Securitization Program Expected to Close On or Before November 15, 2016

As previously announced, the Company has received provisional investment grade ratings for loans to be issued through a new securitization program.  The securitization, with four investment grade debt tranches ranging from AAA (sf) to BBB (sf), will be initiated at $165 million and is expected to close on or before November 15, 2016.  The four investment grade debt tranches ranging from AAA (sf) to BBB (sf), represent approximately two-thirds of the initial expected issue size. 

The initial $165 million securitization will allow the Company to lever the current loan portfolio by an incremental $25 million.  Callidus has re-started growth of its loan portfolio and will utilize the facility as the primary source of funding for incremental growth.  The Corporation remains committed to doubling the loan portfolio over the next two to three years. 
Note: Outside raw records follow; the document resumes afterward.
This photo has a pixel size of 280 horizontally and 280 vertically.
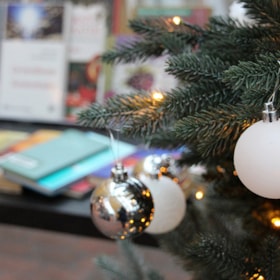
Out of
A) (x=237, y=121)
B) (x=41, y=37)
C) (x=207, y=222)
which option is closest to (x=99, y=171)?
(x=207, y=222)

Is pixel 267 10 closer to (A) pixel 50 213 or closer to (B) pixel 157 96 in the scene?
(B) pixel 157 96

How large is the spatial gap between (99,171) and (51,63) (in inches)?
19.0

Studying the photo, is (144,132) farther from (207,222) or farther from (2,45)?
(2,45)

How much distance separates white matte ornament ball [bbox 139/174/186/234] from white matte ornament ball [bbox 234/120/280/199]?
0.17 m

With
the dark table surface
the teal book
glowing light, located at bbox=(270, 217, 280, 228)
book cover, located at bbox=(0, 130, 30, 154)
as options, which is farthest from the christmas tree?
book cover, located at bbox=(0, 130, 30, 154)

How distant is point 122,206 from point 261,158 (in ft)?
0.55

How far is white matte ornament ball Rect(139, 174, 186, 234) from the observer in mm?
531

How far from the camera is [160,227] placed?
542 millimetres

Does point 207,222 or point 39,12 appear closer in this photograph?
point 207,222

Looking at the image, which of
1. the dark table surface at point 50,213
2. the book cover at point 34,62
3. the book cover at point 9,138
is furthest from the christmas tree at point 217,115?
the book cover at point 34,62

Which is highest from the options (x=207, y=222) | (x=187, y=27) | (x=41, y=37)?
(x=187, y=27)

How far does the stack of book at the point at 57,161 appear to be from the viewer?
3.16 ft

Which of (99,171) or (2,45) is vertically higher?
(2,45)

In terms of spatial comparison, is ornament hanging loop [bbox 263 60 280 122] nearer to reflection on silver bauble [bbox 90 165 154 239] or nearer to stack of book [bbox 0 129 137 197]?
reflection on silver bauble [bbox 90 165 154 239]
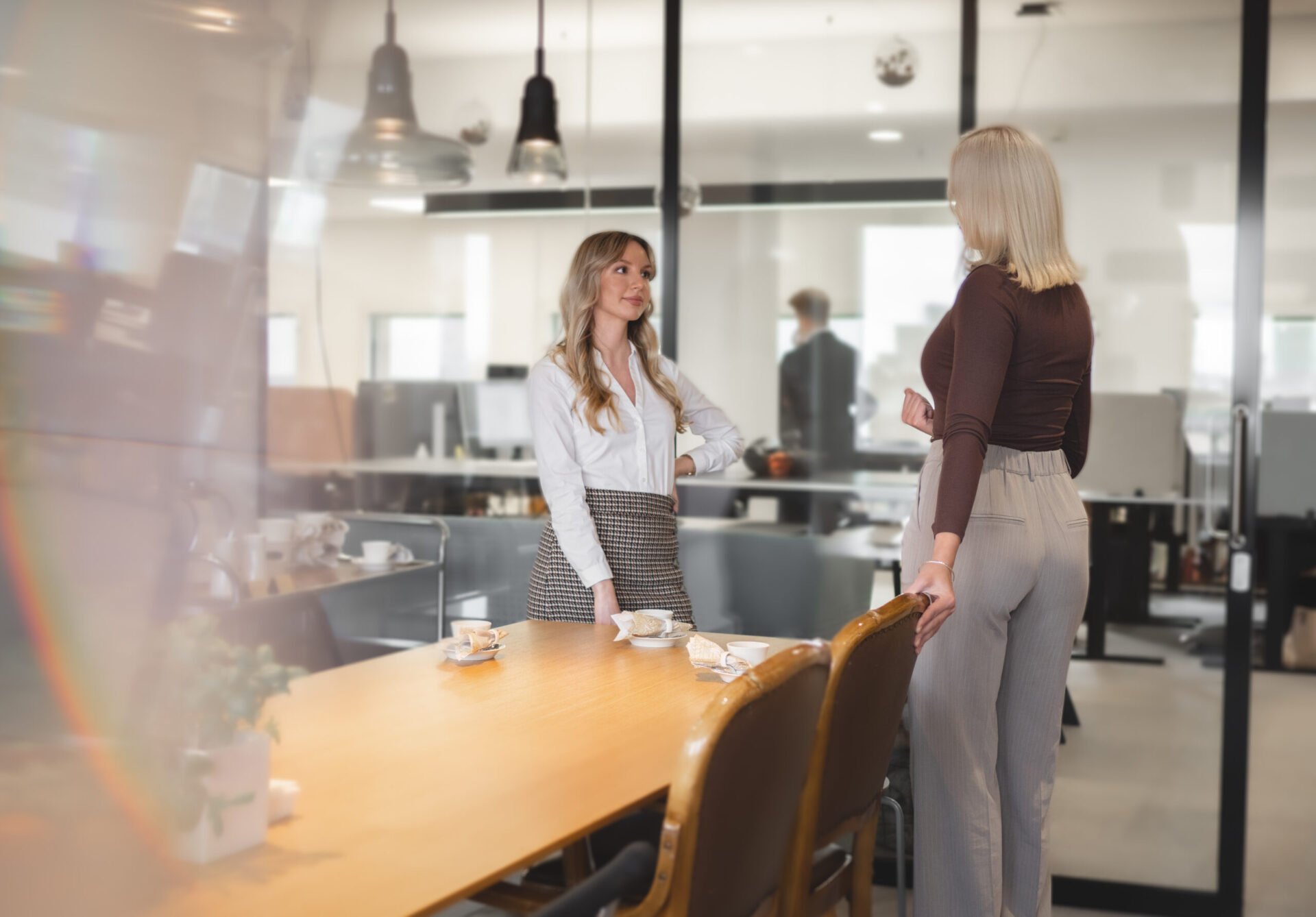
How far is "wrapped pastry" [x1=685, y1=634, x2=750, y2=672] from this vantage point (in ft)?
6.59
Debt with ratings and maturity similar to the new securitization facility is currently trading in a range that would represent at least a 2% reduction in Callidus' cost of funds, compared with the rates Callidus is paying under the current financing facilities further reducing the Company's cost of capital. 

Forward-Looking Statements

This press release contains forward-looking statements such as those related to the expected completion of the privatization process and an initial $165 million securitization. Such forward-looking statements involve a number of risks and uncertainties. Although Callidus believes these statements to be reasonable, the assumptions upon which they are based, including the stability of capital market conditions, may prove to be incorrect. Furthermore, the forward-looking statements contained in this press release are made as at the date of this press release and Callidus does not undertake any obligation to update publicly or to revise any of the included forward-looking statements, whether as a result of new information, future events or otherwise, except as may be required by applicable securities laws.

About Callidus Capital Corporation

Established in 2003, Callidus Capital Corporation is a Canadian company that specializes in innovative and creative financing solutions for companies that are unable to obtain adequate financing from conventional lending institutions. Unlike conventional lending institutions who demand a long list of covenants and make credit decisions based on cash flow and projections, Callidus credit facilities have few, if any, covenants and are based on the value of the borrower's assets, its enterprise value and borrowing needs. Callidus employs a proprietary system of monitoring collateral and exercising control over the cash inflow and outflows of each borrower, enabling Callidus to very effectively manage any risk of loss. Further information is available on our website, www.calliduscapital.ca.